Born: 14 Dec 1546 in Knudstrup, Denmark
Died: 24 Oct 1601 in Prague, Bohemia (now Czech

Tycho Brahe, who came from the nobility, was intended by his family for a career as a lawyer and diplomat. He eventually became an astronomer. His scientific interests included Alchemy and he was a convinced believer in Astrology (celestial influences were believed to play a part in alchemical processes).

On 11 November 1572, he emerged into the dark of the early evening, after a long stint of alchemical experimentation, and his first glance at the sky showed him an extra star in the constellation of Cassiopeia, almost directly overhead. He instantly summoned his chemical assistant to confirm that the star really was there. He was not the first to see the new star (a supernova) but his observations of it (published in 1574) did much to prove beyond reasonable doubt that the star really belonged to the firmament and was not merely a local phenomenon in the sublunary world (as comets were generally believed to be). The star is now usually known as 'Tycho's supernova'. It turned Tycho's interest back to astronomy.

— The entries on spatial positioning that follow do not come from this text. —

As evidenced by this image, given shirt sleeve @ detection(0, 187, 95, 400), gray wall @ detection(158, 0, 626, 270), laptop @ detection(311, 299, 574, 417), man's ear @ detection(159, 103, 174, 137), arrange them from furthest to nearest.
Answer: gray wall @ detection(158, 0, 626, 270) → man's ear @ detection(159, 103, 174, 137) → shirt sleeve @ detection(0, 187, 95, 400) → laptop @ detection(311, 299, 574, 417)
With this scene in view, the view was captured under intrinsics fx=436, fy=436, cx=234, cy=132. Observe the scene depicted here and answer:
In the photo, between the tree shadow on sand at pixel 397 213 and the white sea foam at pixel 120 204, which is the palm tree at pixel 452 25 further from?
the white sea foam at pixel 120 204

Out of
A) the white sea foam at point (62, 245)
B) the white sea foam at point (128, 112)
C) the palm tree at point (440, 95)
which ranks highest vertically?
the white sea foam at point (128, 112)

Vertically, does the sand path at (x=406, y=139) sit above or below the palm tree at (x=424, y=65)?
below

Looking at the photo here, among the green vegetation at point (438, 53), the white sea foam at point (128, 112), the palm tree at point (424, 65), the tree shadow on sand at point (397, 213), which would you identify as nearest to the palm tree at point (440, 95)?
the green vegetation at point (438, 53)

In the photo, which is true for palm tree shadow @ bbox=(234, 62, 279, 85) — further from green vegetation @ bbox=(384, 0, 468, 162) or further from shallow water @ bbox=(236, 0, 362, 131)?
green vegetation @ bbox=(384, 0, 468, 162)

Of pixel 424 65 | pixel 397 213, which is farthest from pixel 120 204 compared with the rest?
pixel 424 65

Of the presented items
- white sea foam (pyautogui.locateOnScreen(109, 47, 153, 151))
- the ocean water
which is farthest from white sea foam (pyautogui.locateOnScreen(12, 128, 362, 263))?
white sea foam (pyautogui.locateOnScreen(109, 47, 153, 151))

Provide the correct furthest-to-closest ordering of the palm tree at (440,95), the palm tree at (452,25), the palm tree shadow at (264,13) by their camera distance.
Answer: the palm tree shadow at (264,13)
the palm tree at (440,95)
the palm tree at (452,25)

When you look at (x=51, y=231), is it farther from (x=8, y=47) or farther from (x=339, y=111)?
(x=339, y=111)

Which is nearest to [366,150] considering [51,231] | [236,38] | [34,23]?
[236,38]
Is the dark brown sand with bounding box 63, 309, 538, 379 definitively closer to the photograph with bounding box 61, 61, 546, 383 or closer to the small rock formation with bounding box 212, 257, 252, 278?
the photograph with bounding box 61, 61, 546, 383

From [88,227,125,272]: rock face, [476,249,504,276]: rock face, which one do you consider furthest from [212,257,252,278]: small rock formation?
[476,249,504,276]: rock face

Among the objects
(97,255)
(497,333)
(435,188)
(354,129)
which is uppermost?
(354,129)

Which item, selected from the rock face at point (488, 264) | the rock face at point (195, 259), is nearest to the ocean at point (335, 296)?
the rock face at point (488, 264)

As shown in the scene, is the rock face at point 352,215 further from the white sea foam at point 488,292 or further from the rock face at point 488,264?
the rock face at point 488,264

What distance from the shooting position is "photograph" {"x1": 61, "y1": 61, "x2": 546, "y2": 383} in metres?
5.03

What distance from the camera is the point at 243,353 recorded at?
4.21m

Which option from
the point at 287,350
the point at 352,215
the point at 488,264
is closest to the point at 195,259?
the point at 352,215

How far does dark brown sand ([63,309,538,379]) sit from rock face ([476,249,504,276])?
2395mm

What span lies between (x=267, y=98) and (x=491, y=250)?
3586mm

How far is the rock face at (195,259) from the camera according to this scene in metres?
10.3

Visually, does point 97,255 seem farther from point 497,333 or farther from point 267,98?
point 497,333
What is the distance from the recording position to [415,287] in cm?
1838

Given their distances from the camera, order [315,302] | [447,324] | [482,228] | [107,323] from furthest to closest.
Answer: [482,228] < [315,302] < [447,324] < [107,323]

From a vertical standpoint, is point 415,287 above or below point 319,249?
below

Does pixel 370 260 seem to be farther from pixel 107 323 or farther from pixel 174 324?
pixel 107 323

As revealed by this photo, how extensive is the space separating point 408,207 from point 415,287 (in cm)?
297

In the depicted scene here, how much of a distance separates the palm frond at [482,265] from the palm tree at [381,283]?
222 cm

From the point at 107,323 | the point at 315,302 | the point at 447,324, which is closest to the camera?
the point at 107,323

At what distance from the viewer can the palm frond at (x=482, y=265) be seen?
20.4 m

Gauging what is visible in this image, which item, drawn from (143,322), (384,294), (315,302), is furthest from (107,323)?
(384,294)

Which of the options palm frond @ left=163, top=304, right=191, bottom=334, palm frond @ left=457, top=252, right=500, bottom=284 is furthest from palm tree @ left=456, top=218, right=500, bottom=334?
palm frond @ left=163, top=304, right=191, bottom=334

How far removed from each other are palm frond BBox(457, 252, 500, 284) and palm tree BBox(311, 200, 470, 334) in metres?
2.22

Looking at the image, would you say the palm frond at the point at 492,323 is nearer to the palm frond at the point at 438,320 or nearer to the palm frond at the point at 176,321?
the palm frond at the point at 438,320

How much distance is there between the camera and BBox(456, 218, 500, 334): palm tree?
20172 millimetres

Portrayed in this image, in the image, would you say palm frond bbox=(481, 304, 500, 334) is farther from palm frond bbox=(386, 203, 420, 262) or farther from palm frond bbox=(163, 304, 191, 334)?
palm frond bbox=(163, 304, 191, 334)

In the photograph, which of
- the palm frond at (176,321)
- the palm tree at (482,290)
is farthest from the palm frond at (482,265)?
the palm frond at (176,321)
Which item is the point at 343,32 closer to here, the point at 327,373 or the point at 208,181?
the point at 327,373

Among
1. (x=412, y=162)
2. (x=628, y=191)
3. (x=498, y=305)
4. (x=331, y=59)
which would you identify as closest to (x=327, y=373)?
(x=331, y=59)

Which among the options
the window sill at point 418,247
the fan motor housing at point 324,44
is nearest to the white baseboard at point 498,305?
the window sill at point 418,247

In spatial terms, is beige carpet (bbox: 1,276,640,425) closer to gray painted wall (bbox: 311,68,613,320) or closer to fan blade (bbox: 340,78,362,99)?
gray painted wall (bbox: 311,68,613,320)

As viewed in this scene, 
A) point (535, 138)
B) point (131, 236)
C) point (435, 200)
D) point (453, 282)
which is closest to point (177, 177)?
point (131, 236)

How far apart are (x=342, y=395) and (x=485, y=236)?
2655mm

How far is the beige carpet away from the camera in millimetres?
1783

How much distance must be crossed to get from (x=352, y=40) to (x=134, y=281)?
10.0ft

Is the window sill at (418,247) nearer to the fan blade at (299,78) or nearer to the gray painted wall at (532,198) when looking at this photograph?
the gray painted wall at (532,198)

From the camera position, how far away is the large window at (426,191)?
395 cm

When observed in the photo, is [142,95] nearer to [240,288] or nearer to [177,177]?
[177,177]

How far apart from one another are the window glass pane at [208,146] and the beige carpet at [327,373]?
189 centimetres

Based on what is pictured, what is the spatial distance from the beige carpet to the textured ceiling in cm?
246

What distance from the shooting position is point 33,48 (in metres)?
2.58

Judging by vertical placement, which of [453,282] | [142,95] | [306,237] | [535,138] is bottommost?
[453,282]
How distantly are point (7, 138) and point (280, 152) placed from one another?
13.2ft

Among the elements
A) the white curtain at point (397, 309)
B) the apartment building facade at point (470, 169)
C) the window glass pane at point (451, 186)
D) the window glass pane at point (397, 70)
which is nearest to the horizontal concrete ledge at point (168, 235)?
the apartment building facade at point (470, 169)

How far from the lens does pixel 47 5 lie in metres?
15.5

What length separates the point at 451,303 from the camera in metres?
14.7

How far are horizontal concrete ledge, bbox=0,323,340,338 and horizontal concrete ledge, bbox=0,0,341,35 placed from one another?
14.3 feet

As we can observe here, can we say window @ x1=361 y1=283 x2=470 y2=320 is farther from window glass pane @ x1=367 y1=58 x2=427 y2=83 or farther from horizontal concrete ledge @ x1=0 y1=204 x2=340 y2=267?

With financial help from the King of Denmark, he went on to set up a purpose-built observatory, on the island of Hveen in Copenhagen Sound. The observatory, called Uraniborg, was equipped with exceptionally large and accurate instruments (and with an alchemical laboratory in its basement). At Uraniborg Tycho made twenty years' worth of astronomical observations. After quarrelling with the new King, Tycho closed down his observatory and sought a place for himself and his instruments at various courts.

In 1599 he was appointed Imperial Mathematician to the Holy Roman Emperor, Rudolph II, in Prague. Johannes Kepler (1571 -1630) joined him as an assistant, to help with mathematical calculations. Tycho intended that this work should prove the truth of his cosmological model, in which the Earth (with the Moon in orbit around it) was at rest in the centre of the Universe and the Sun went round the Earth (all other planets being in orbit about the Sun and thus carried round with it).

When Tycho died, Kepler succeeded him as Imperial Mathematician. Tycho's observations of planetary positions, which were made using instruments with open sights (a telescope was not used for astronomy until about 1609), were much more accurate than any made by his predecessors. They allowed Kepler, who (unlike Tycho) was a convinced follower of Copernicus, to deduce his three laws of planetary motion (1609, 1619) and to construct astronomical tables, the Rudolphine Tables (Ulm, 1627), whose enduring accuracy did much to persuade astronomers of the correctness of the Copernican theory. However, until at least the mid-seventeenth century, Tycho's model of the planetary system was that favoured by most astronomers. It had the advantage of avoiding the problems introduced by ascribing motion to the Earth.